‘Kings’ Exposes Some D.C. Dirty Laundry
The Ashby Stage takes up a timely topic: the corrosive effects of money on politics in Sarah Burgess’ ‘Kings.’
Photo courtesy of Shotgun Players
Berkeley audiences who saw Dry Powder, the hard-hitting satire of vulture capitalism, that played Aurora Theatre Company last year, might be hungry for more from sharply incisive playwright Sarah Burgess. Well, they’re in luck, because Burgess takes on the corrosive effects of money on politics in Kings, her new political satire that Shotgun Players now brings to the Ashby Stage.

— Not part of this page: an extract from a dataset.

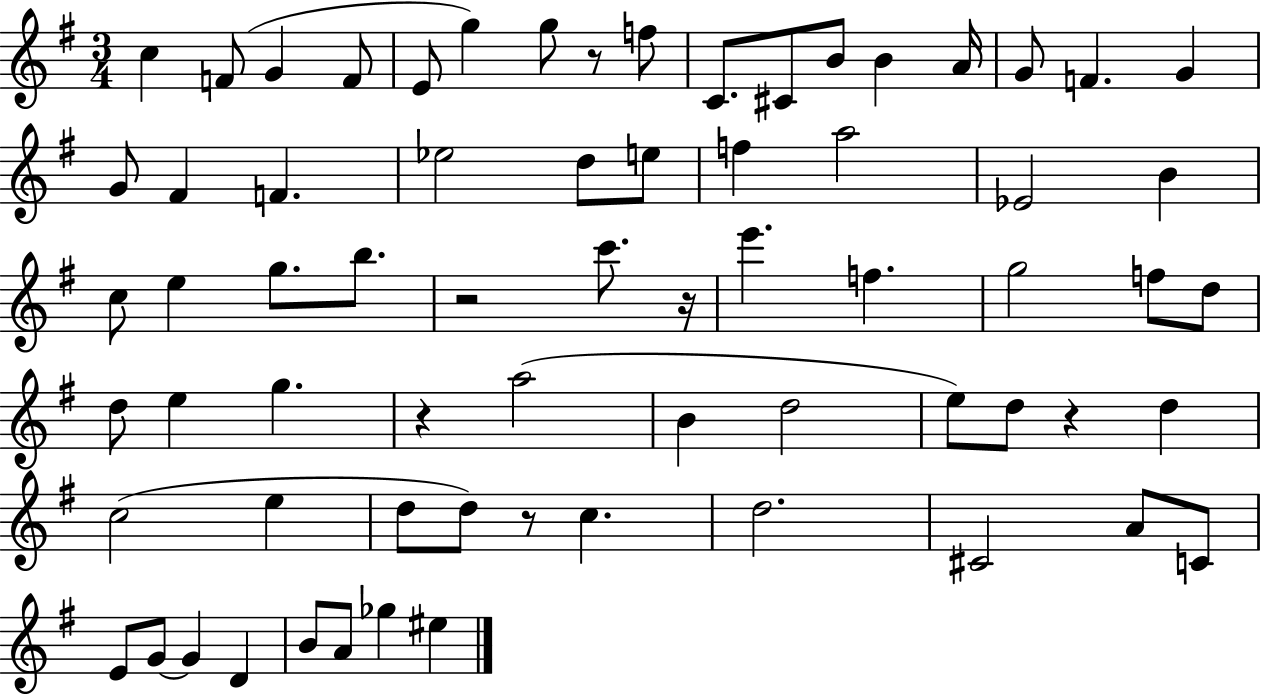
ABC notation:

Kings, which debuted at New York’s Public Theater last year, soberingly depicts how lobbyists and campaign funding can effectively neuter the most idealistic candidates. Sam Jackson plays Sydney Millsap, a freshman congressperson who’s both the first African American and the first woman to represent her Texas district and is determined to stand strong against corporate special interests and is under enormous pressure from colleagues and lobbyists alike. (The Public production starred Berkeley native Eisa Davis, whose play Bulrusher played Shotgun some years back.) That Millsap’s crusade is against a tax loophole for carried interest that’s been mighty lucrative for big business sounds mighty technical, but Dry Powder has already demonstrated how compelling dramatic Burgess can somehow make seemingly arcane financial details.

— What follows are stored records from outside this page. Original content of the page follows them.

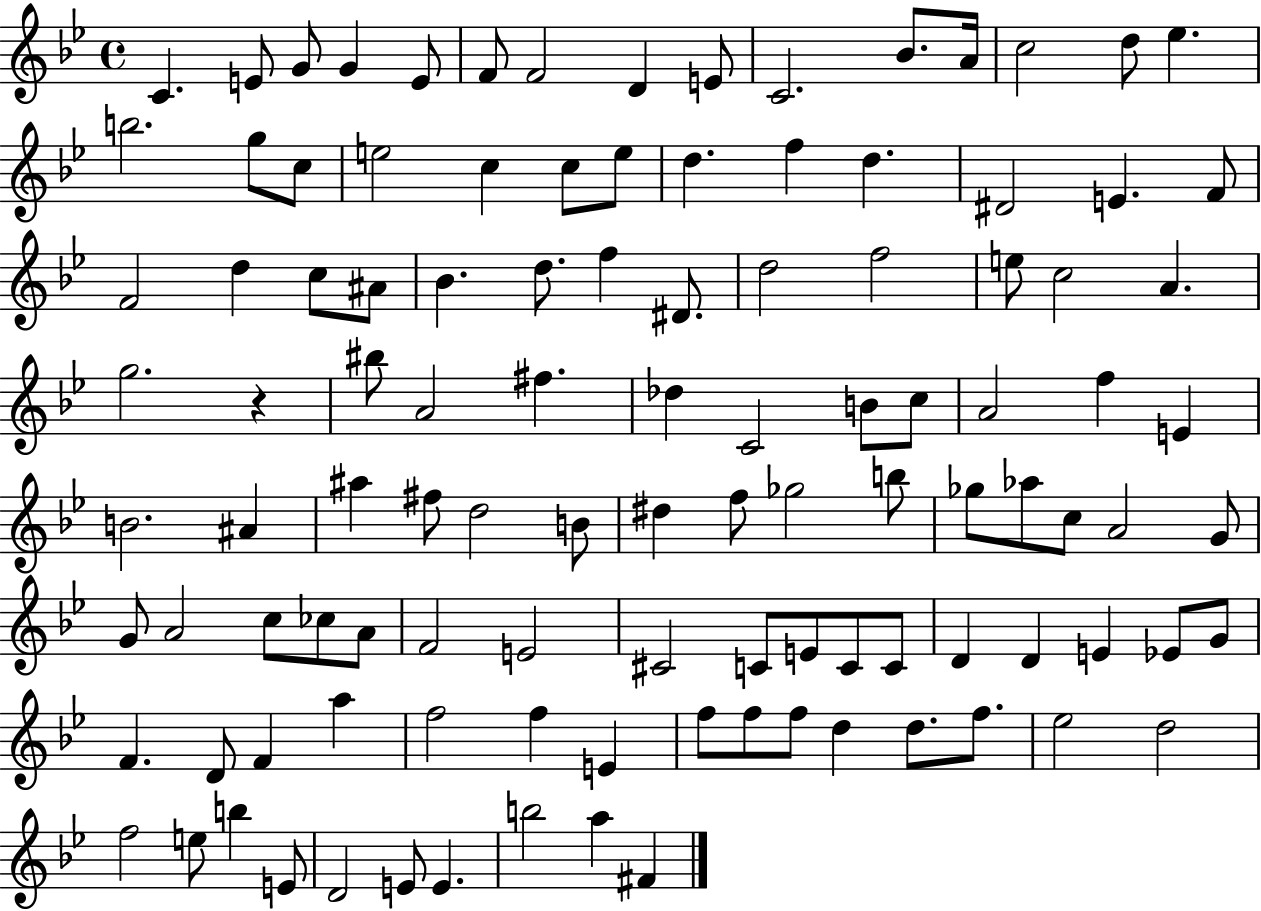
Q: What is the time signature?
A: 4/4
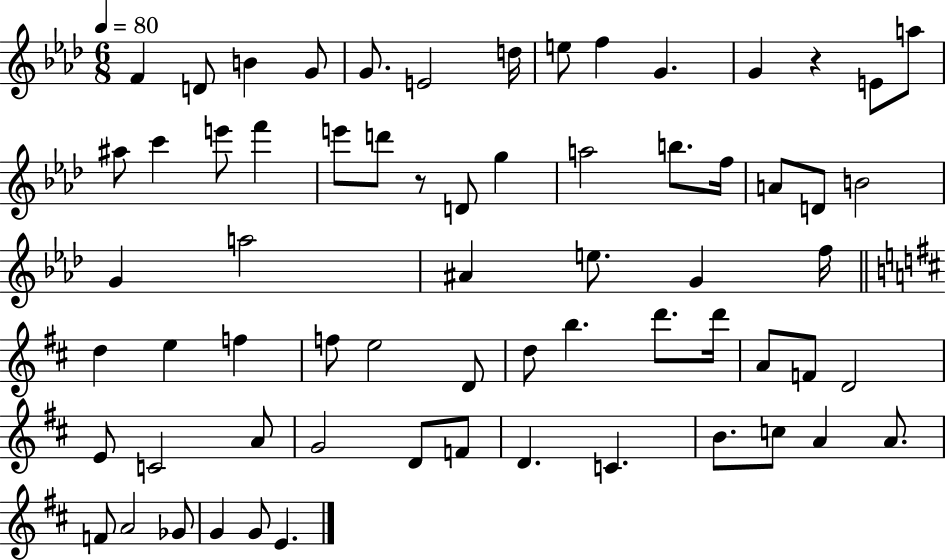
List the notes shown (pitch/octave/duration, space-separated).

F4/q D4/e B4/q G4/e G4/e. E4/h D5/s E5/e F5/q G4/q. G4/q R/q E4/e A5/e A#5/e C6/q E6/e F6/q E6/e D6/e R/e D4/e G5/q A5/h B5/e. F5/s A4/e D4/e B4/h G4/q A5/h A#4/q E5/e. G4/q F5/s D5/q E5/q F5/q F5/e E5/h D4/e D5/e B5/q. D6/e. D6/s A4/e F4/e D4/h E4/e C4/h A4/e G4/h D4/e F4/e D4/q. C4/q. B4/e. C5/e A4/q A4/e. F4/e A4/h Gb4/e G4/q G4/e E4/q.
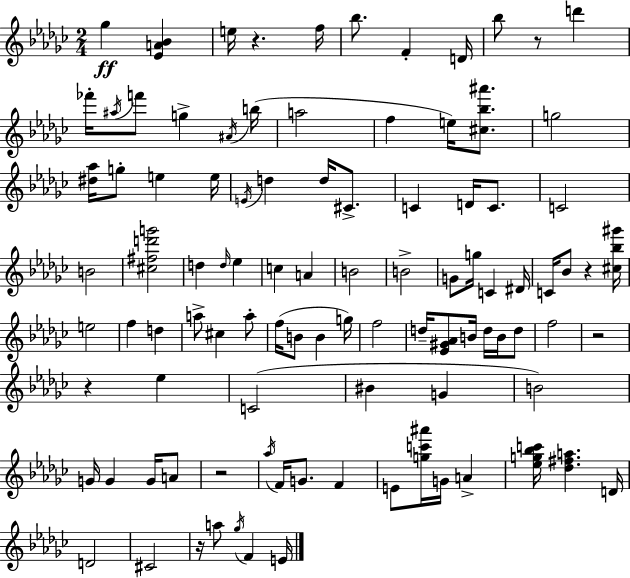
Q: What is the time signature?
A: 2/4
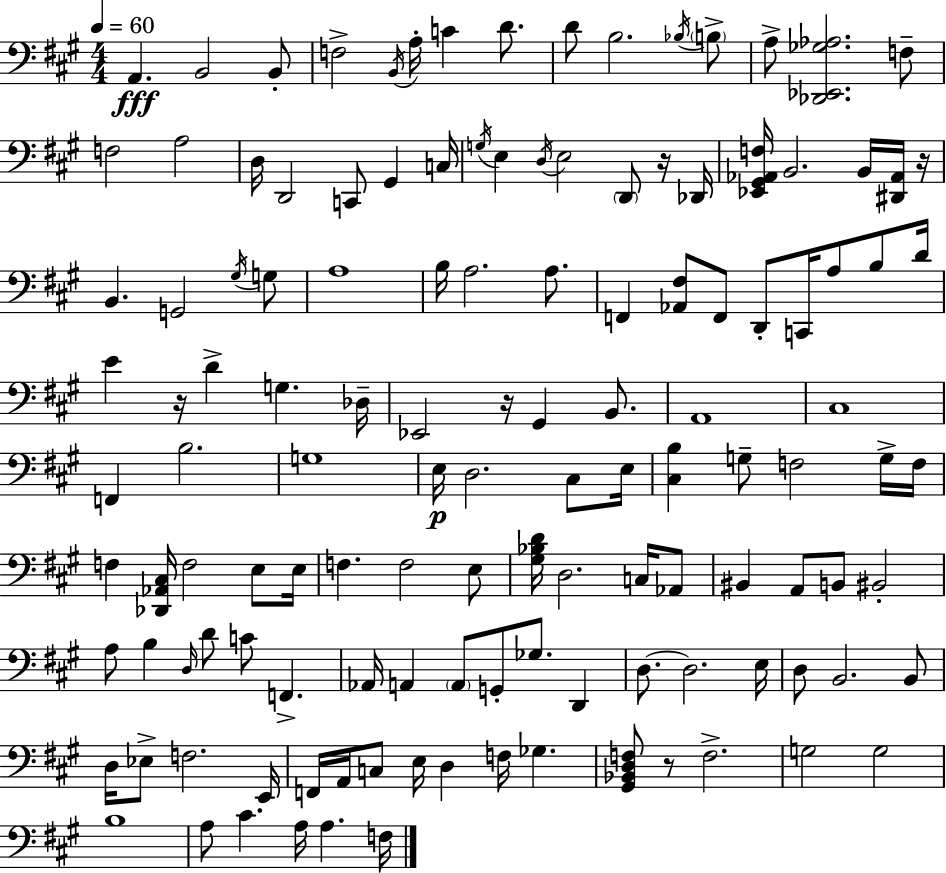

Directed by Joanie McBrien, the Shotgun production costars Sarah Mitchell, Elissa Beth Stebbins, and Don Wood as the forces determined to chip away at Congresswoman Millsap’s resolve. Coming at a time when some freshman members of Congress are publicly trying to unveil some of Washington’s dirty little secrets, Kings isn’t just timely — it’s practically a duty of well-informed citizenship.
Kings, May 16-Jun. 16, 8 p.m. or 7 p.m. Wed.-Thu.; 8 p.m. Fri.-Sat.; 5 p.m. Sun; Ashby Stage, 1901 Ashby Ave., Berkeley, $7-$40, 510-841-6500, or ShotgunPlayers.org.